MOVIE REVIEW: My Big Fat Greek Wedding 2
"MY BIG FAT GREEK WEDDING 2"-- 2 STARS
To sneak preview a later life lesson in this review, you could trade the Greek demographic of the central Portokalos family in "My Big Fat Greek Wedding 2" with any other American immigrant nationality and get much of the same effect. Nearly all people are being both defined by and embarrassed by their family. Whether you're Greek or not, you will watch both the original and the sequel and poke fun at the similarities and differences. Such is an easy draw, but that charm has limits in a been-there-done-that sequel.
It's been 14 years since producer Tom Hanks backed the original brainchild of actress/writer Nia Vardalos turned a $5 million budget into a $368 million runaway box office smash.

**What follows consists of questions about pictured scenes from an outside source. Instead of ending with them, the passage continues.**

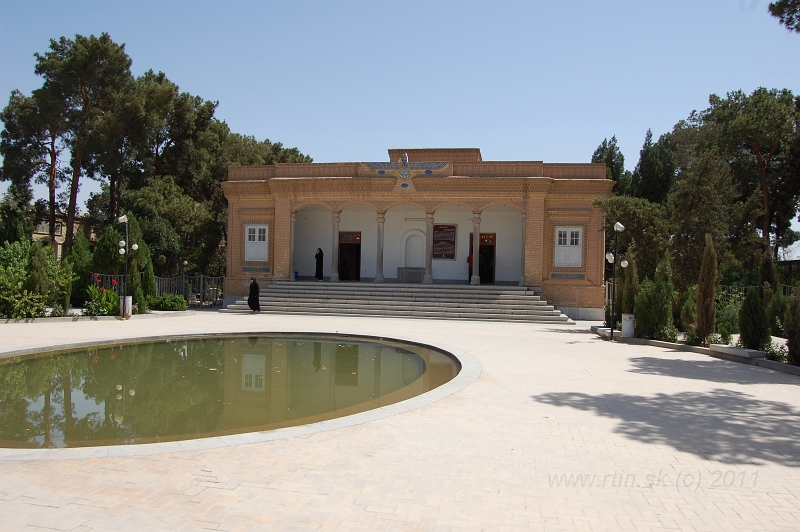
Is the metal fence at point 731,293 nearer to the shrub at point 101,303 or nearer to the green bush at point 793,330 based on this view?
the green bush at point 793,330

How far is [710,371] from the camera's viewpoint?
10461 mm

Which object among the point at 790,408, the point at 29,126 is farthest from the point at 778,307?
the point at 29,126

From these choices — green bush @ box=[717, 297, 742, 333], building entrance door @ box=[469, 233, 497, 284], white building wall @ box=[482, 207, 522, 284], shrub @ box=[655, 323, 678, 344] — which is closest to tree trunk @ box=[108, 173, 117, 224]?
building entrance door @ box=[469, 233, 497, 284]

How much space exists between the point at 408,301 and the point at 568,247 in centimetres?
693

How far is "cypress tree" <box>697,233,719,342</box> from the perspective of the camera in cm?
1380

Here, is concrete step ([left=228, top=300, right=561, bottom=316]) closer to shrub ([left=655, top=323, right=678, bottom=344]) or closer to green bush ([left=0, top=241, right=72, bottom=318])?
green bush ([left=0, top=241, right=72, bottom=318])

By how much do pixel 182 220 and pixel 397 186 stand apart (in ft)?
39.3

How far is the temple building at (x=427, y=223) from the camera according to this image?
24.4 meters

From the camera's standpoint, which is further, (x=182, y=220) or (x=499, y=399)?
(x=182, y=220)

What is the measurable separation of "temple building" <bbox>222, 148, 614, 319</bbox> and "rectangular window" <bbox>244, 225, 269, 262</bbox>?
45 mm

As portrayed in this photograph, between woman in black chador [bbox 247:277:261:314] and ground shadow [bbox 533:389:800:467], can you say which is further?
woman in black chador [bbox 247:277:261:314]

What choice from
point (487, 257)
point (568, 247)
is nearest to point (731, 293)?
point (568, 247)

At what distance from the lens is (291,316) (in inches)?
860

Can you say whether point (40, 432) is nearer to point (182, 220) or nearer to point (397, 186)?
point (397, 186)
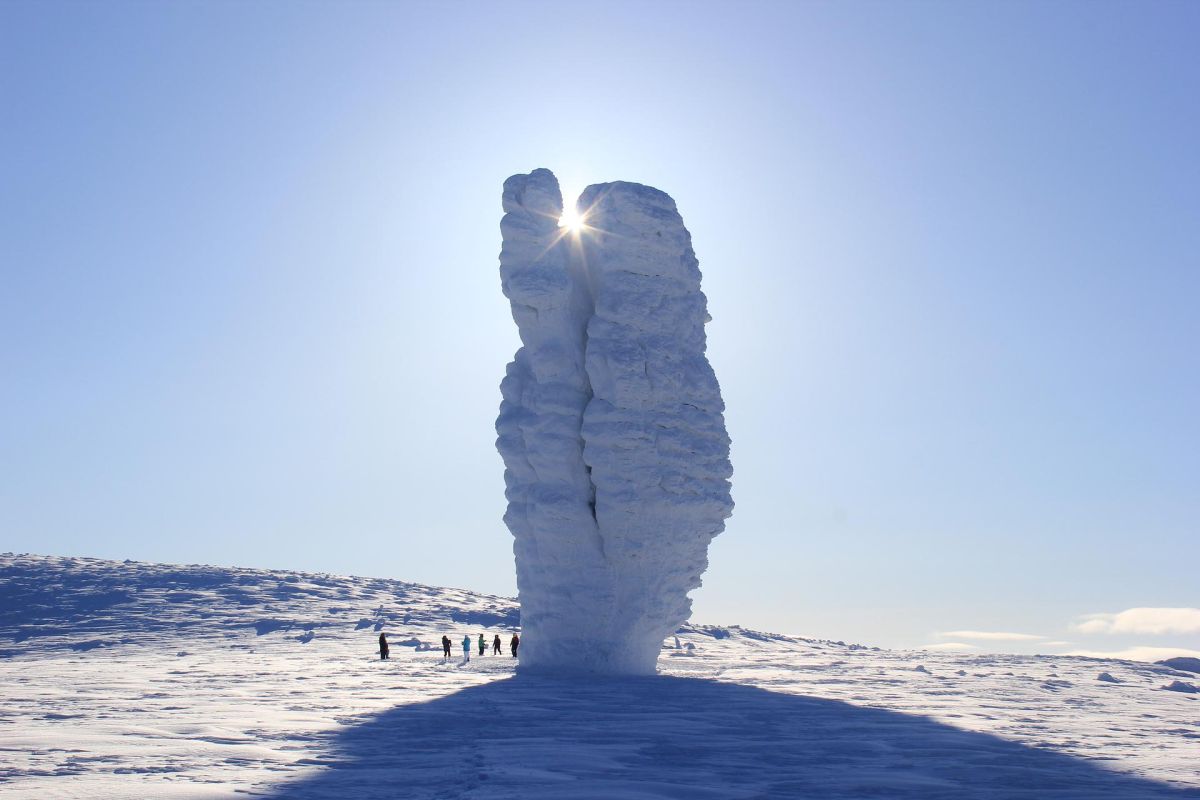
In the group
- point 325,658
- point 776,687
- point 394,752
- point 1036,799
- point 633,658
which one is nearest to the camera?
point 1036,799

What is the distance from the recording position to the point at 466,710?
14.9m

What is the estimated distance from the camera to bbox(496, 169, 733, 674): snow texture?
2197cm

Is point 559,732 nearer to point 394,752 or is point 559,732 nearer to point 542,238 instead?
point 394,752

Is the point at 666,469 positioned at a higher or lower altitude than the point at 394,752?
higher

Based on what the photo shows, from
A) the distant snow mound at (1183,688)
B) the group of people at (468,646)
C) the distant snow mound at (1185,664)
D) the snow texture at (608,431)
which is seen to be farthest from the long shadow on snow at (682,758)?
the distant snow mound at (1185,664)

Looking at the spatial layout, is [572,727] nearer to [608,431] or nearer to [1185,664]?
[608,431]

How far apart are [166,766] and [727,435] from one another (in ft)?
51.7

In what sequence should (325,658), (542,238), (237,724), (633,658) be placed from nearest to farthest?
(237,724), (633,658), (542,238), (325,658)

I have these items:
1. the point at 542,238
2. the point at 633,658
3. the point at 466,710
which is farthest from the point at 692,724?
the point at 542,238

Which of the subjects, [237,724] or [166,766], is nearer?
[166,766]

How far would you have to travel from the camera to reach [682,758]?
10906 mm

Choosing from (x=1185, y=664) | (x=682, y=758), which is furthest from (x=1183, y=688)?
(x=682, y=758)

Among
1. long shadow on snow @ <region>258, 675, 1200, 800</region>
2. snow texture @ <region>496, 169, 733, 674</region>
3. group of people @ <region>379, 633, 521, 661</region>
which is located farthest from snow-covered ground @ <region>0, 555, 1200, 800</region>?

The sequel returns us to Chicago and catches us up with the whole clan. Toula Portokalos-Miller (Vardalos) and Ian (John Corbett) are still married and split the roles as smothering (her) and doting (him) parents to their only child, Paris (Elena Kampouris), a headstrong and anxious high school senior. She is quickly approaching the decision point of where to go to college in the fall.

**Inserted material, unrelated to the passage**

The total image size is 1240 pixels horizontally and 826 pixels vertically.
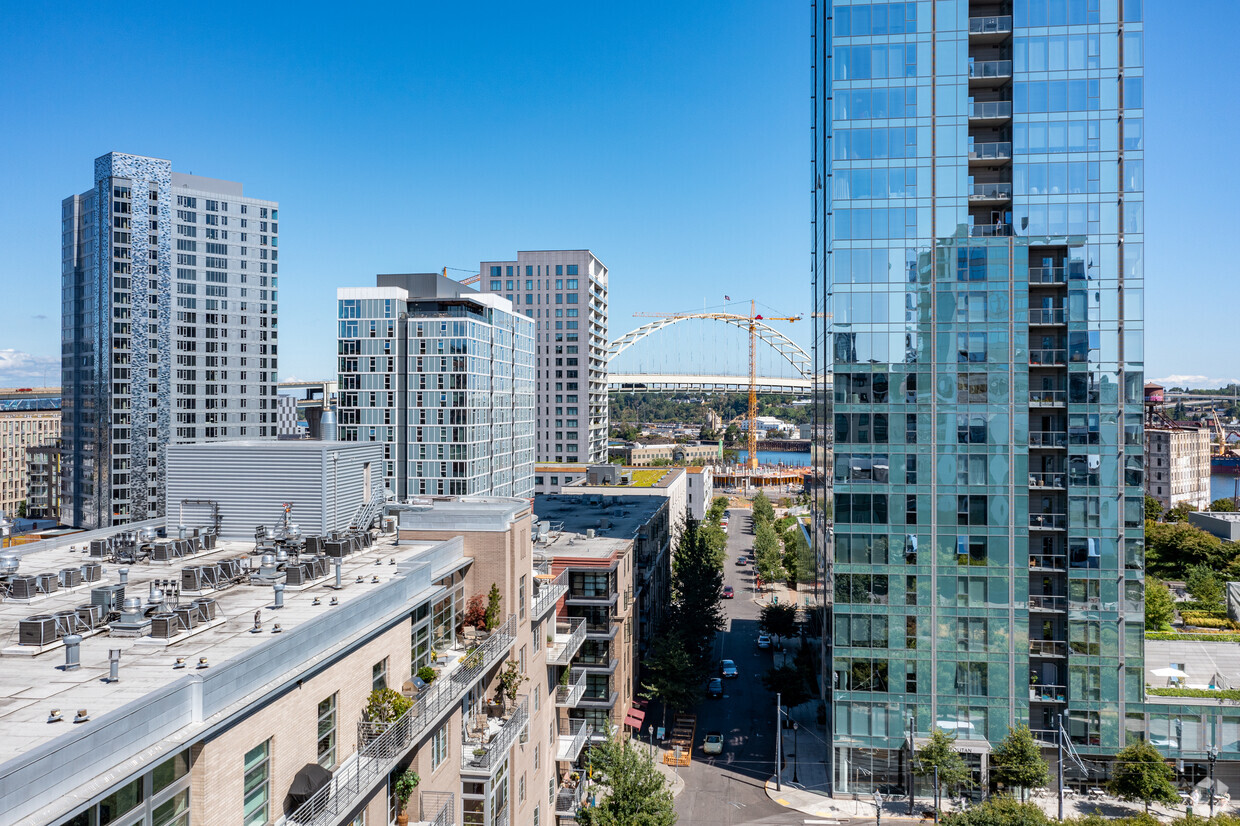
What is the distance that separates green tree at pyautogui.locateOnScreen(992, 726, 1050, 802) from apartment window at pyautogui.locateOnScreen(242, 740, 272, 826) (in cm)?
3491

The tough economic times of the last decade have closed Toula's travel agency. That downsizing has put her right back where she started, working behind the counter of Dancing Zorba's, the long-standing family business diner owned and operated by her ever-pushy parents, Gus and Maria (Michael Constantine and Lainie Kazan). With Toula married, Gus and Maria have now shifted their classic "go get married and have Greek babies" pressure to their "meh" granddaughter Paris, much to her teen-aged Millennial mortification.

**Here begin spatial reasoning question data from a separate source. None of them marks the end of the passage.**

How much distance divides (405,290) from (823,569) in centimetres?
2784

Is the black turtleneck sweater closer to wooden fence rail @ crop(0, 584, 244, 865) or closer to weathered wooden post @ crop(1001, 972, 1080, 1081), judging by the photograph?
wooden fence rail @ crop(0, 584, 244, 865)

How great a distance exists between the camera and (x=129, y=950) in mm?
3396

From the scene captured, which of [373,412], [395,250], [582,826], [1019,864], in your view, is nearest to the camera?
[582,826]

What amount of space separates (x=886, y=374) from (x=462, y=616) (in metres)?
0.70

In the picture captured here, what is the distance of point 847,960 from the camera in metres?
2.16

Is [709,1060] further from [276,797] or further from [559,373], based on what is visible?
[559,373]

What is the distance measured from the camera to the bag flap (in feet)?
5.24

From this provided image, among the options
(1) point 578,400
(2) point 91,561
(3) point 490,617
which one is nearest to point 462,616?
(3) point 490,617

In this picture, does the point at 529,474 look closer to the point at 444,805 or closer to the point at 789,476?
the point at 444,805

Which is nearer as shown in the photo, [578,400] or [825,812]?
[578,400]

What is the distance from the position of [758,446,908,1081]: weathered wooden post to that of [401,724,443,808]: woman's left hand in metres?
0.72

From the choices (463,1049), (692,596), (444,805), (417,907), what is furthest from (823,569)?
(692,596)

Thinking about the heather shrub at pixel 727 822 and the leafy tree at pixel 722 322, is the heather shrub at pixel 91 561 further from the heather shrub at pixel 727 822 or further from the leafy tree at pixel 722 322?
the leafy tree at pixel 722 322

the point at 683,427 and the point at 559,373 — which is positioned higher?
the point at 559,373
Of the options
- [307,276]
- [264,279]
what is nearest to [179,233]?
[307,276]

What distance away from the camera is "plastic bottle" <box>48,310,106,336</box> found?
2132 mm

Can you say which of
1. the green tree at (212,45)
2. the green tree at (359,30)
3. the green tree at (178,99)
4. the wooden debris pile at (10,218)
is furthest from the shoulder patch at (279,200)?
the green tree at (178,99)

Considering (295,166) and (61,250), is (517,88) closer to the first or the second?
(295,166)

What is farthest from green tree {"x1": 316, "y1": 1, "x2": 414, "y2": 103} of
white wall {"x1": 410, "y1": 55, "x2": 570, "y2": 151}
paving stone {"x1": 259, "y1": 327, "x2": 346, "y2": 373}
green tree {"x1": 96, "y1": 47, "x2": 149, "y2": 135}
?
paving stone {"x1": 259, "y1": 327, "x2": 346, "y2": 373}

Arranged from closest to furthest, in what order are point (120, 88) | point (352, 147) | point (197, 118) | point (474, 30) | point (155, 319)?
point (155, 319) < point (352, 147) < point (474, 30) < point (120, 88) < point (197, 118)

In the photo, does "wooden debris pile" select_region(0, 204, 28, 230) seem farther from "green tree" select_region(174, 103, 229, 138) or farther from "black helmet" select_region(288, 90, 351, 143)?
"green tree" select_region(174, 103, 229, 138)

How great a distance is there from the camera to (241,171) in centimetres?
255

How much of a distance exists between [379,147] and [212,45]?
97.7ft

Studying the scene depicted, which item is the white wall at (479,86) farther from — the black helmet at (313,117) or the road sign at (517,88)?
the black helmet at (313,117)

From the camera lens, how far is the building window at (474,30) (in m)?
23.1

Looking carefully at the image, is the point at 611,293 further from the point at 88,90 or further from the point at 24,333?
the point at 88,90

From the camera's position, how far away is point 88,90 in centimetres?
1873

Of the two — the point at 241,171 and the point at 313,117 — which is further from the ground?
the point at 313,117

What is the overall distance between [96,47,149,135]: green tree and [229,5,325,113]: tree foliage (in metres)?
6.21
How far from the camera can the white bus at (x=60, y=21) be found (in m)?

The overarching conflict assigned to this sequel that requires the humor from wild family interaction and overcompensating "fixing" is the discovery that Gus and Maria's original wedding certificate is invalid, leading to laughs of them living in sin. A new wedding has to be orchestrated. With pleasant familiarity, the elders, aunts, uncles, nieces, nephews, brothers, sisters, and all of the other usual suspects of the extended family dive into action. Those encounters bring out the hijinks and gags involving old favorites like Andrea Martin's Aunt Vuola (still stealing the best lines), Gia Carides's cousin Nikki, and Luis Mandylor's brother Nick.
The result is harmless, yet overstuffed fun. There are delights worth enjoying, but others miss the mark. Still, if you enjoyed the original, you will enjoy the sequel to a sufficient degree. That doesn't mean "My Big Fat Greek Wedding 2" can redeem being good overall. It gets loud, obnoxious, and repetitive, even for this family. They are trying to stuff 10 pounds of sugar in a five-pound bag.
Vardalos and her director Kirk Jones ("What to Expect When You're Expecting") throw together far too many undeveloped plot contrivances, ranging from wedding shopping montages, an Ancestry.com subplot, and even a blunt twist that feels like a weird LGBT public service announcement. We don't always need "one more thing" to go wrong for Toula. Two or three hurdles is enough on her plate. These loitering plot points comprise extras that we could do without that led to repeated dips to the same well of jokes.
Outrageous can be fun, but it has its limit. "My Big Fat Greek Wedding 2" would have been wiser to focus on the simple parallels of belonging and change between the three main generations (Paris to Toula/Ian to Gus/Maria). They could have skipped another zany (and beyond pointless) wedding and all the related grandstanding. The film would have extracted more heart without losing any funny family involvement for cameos and laughs.
LESSON #1: REPLACE THE GREEK DEMOGRAPHIC WITH YOURS AND WE ALL HAVE ECCENTRIC FAMILIES-- We all have kooky family traditions we take pride in and boisterous family members that cause embarrassment and hilarity. We all have a support system that is always there for us, whether we want them or not. To borrow a line from the film, "it's what we do."
LESSON #2: A WOMAN'S EVOLVING PATH AND PLACE IN AN EXTENDED FAMILY-- The proud and independence-seeking women of Nia Vardalos's writing have always been front-and-center ahead of the correctly pig-headed men. We watch Toula evolve as a mother and a daughter. Despite her best overprotective intentions, she sees herself with Paris becoming more like her own mother Maria was to her. Furthermore, as a middle-aged daughter, it is becoming her responsibility to take care of her aging parents. The women here may seek a voice or role of personal independence, but they are sought to better their family not themselves.